- _Extracted data_
————
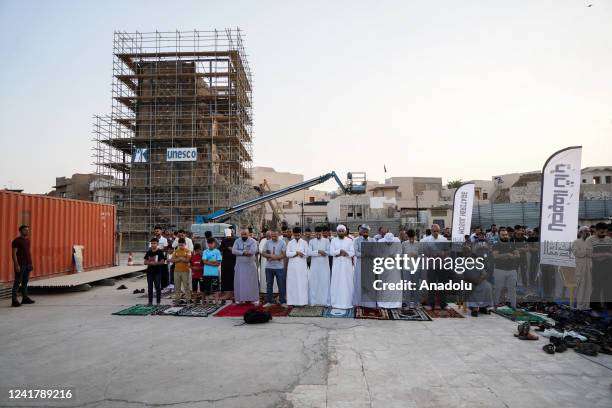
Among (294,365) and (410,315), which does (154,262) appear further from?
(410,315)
————
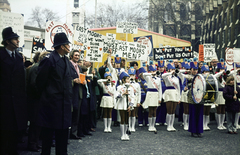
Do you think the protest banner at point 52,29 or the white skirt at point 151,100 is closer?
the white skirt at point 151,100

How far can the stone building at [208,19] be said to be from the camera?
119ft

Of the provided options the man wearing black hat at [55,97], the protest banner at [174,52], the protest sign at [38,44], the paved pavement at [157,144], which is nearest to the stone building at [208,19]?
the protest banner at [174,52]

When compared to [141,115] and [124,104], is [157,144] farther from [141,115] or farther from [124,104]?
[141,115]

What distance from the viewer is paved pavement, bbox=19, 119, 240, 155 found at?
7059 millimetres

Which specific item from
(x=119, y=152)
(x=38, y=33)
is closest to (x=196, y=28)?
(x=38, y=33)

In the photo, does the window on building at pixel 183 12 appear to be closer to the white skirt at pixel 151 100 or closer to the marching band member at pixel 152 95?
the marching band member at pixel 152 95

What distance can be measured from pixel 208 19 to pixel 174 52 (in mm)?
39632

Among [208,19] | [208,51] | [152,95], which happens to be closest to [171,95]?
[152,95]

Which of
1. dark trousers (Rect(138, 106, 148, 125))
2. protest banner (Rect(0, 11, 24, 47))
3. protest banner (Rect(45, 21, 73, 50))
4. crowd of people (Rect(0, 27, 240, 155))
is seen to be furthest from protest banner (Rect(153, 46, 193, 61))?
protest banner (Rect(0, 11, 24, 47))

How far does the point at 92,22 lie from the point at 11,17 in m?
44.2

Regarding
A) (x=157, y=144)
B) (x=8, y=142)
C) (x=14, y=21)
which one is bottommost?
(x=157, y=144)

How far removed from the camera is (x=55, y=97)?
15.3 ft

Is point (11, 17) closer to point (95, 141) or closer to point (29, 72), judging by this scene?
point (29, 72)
————
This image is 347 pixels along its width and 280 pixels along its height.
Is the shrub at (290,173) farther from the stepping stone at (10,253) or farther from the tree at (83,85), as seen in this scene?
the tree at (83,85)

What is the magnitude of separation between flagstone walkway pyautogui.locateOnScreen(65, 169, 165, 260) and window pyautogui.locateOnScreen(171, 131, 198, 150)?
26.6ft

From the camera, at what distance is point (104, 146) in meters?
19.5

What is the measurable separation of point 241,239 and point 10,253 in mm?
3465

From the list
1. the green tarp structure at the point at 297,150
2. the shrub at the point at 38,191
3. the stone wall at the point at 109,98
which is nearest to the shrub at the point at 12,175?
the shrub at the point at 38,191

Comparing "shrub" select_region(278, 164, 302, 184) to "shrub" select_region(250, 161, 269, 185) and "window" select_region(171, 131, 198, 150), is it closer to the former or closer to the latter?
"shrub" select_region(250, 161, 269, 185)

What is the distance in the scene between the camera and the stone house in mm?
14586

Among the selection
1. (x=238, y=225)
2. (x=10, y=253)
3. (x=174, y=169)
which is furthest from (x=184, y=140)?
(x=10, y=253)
————
- _Exercise_
Convert the part that opens with the line containing "Of the provided" and closes with the line containing "7059 millimetres" into a JSON list of strings, one string per line, with blank lines left out.

- _Worked solution_
[
  "Of the provided options the man wearing black hat at [55,97], the protest banner at [174,52], the protest sign at [38,44], the paved pavement at [157,144], which is nearest to the stone building at [208,19]?",
  "the protest banner at [174,52]",
  "When compared to [141,115] and [124,104], is [157,144] farther from [141,115] or farther from [124,104]?",
  "[141,115]",
  "What distance from the viewer is paved pavement, bbox=19, 119, 240, 155 found at?",
  "7059 millimetres"
]